Ignacio Lores

Personal information
- Full name: Ignacio Lores Varela
- Date of birth: 26 April 1991 (age 34)
- Place of birth: Montevideo, Uruguay
- Height: 1.82 m (5 ft 11+1⁄2 in)
- Position: Winger

Team information
- Current team: Athletic Club Palermo

Youth career
- 2007–2009: Defensor Sporting

Senior career*
- Years: Team / Apps / (Gls)
- 2009–2011: Defensor Sporting / 10 / (0)
- 2011–2015: Palermo / 12 / (0)
- 2012: → Botev Vratsa (loan) / 8 / (0)
- 2013: → CSKA Sofia (loan) / 13 / (1)
- 2014: → Bari (loan) / 8 / (0)
- 2014–2015: → Vicenza (loan) / 15 / (1)
- 2015: → Varese (loan) / 5 / (0)
- 2015–2017: Pisa / 53 / (8)
- 2017–2018: Ascoli / 35 / (3)
- 2018–2019: Peñarol / 31 / (4)
- 2020: Wanderers / 10 / (1)
- 2020–2021: Nacional / 17 / (0)
- 2021–2022: Siena / 17 / (4)
- 2022–2023: Cittadella / 44 / (0)
- 2023–2024: Avellino / 18 / (0)
- 2024: Taranto / 8 / (0)
- 2025–: Athletic Club Palermo / 19 / (1)

International career
- 2011: Uruguay U20 / 6 / (1)

= Ignacio Lores =

Uruguayan footballer (born 1991)

Ignacio Lores Varela (born 26 April 1991) is a Uruguayan footballer, currently playing for Serie D club Athletic Club Palermo. He is a former Uruguay U20 international. Lores also holds Spanish passport.

==Career==
Lores started his football career with Defensor Sporting, making his debut in the Uruguayan Primera División during the 2009–10 season. He made a total of 10 league appearances with the Montevideo-based club.

===Palermo===
On 9 July 2011, Lores signed a five-year deal with Italian side Palermo for €2.8 million. He was given the number 26 jersey. Lores made his Serie A debut in a 3–1 home win against Bologna on 5 November, coming on as a first-half substitute, replacing the injured Abel Hernández early in the first half. Ignacio started his first Serie A match for Palermo in a 0–0 draw against Parma at the Stadio Ennio Tardini on 4 December.

====Loans to Botev Vratsa and CSKA Sofia====
On 29 August 2012, he moved on loan to Bulgarian A PFG team Botev Vratsa.
After eight appearances, on 1 February 2013, Lores was loaned out to another A PFG club CSKA Sofia for one and a half years. On 31 March, in a 3–0 home victory over Minyor Pernik, Lores assisted Martin Kamburov for the first goal in a game and later netted his first goal, scoring CSKA's second. He finished the season with 20 appearances and one goal in the league, scored in the 19th day, and two appearances in the domestic cup.

====Return to Palermo and Serie B loans====
He returned to Palermo for the 2013–14 season and played his first game on 11 August 2013, in the second round of the Italian Cup, which he won 2–1 against Cremonese.

However, in January 2014, he moved on loan to Serie B side Bari, making eight appearances in total. On 12 September 2014, he was loaned out to another Serie B club, Vicenza, for the full 2014–15 season.

He then signed for Pisa, winning a promotion to Serie B from Lega Pro under coach Gennaro Ivan Gattuso. In July 2017, he left Pisa after two seasons to join another Serie B club, Ascoli.

===Peñarol===
In July 2018, he returned to Uruguay, signing with Peñarol.

===Nacional===
After playing the Torneo Apertura with Montevideo Wanderers F.C., he signed with Club Nacional de Football until the end of the season 2020-2021.

===Siena===
His contract with Siena was terminated by mutual consent on 25 January 2022.

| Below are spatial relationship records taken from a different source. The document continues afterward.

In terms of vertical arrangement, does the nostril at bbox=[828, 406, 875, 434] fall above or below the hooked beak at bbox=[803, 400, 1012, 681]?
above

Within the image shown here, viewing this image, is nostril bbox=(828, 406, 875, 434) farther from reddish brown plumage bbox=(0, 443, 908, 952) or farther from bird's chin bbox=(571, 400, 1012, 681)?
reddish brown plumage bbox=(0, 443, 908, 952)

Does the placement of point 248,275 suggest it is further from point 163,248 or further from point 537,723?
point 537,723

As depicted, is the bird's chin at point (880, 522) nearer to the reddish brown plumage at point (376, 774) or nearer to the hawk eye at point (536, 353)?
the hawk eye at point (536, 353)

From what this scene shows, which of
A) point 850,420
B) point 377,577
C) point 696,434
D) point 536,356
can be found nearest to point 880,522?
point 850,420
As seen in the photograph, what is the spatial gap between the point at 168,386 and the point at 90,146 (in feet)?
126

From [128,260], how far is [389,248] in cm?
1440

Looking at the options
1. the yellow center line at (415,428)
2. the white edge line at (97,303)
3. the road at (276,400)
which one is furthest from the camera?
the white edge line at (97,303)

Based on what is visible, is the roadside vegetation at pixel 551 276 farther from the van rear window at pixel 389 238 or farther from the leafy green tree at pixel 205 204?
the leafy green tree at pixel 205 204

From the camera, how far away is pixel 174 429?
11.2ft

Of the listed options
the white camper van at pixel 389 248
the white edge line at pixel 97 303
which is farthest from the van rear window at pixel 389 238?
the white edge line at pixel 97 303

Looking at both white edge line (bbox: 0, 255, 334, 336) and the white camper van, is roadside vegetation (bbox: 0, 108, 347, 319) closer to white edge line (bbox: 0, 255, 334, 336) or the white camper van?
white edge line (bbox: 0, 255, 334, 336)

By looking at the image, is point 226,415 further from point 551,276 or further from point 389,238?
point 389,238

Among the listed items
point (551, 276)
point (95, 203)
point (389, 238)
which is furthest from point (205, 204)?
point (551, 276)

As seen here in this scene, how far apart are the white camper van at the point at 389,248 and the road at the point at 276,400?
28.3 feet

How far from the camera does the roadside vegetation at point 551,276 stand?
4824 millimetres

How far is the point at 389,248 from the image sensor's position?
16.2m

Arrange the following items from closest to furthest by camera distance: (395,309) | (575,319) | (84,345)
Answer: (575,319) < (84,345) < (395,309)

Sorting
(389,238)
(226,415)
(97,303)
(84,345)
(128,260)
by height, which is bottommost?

===Cittadella, Taranto and amateur football===
On 25 January 2022, he joined Serie B club Cittadella.

On 29 August 2024, Lores signed a two-season contract with Taranto. He, however, announced his retirement just two months after joining Taranto, on 28 October.

On 25 July 2025, Lores came out of retirement to join Serie D club Athletic Club Palermo.

==International career==
He has been capped by the Uruguay national under-20 football team at the 2011 FIFA U-20 World Cup.

In May 2011, he won the Suwon Cup with Uruguay's National Under-20 team, playing all three games and scoring one goal – the first in the National – in the second game against Nigeria, which ended 2–2.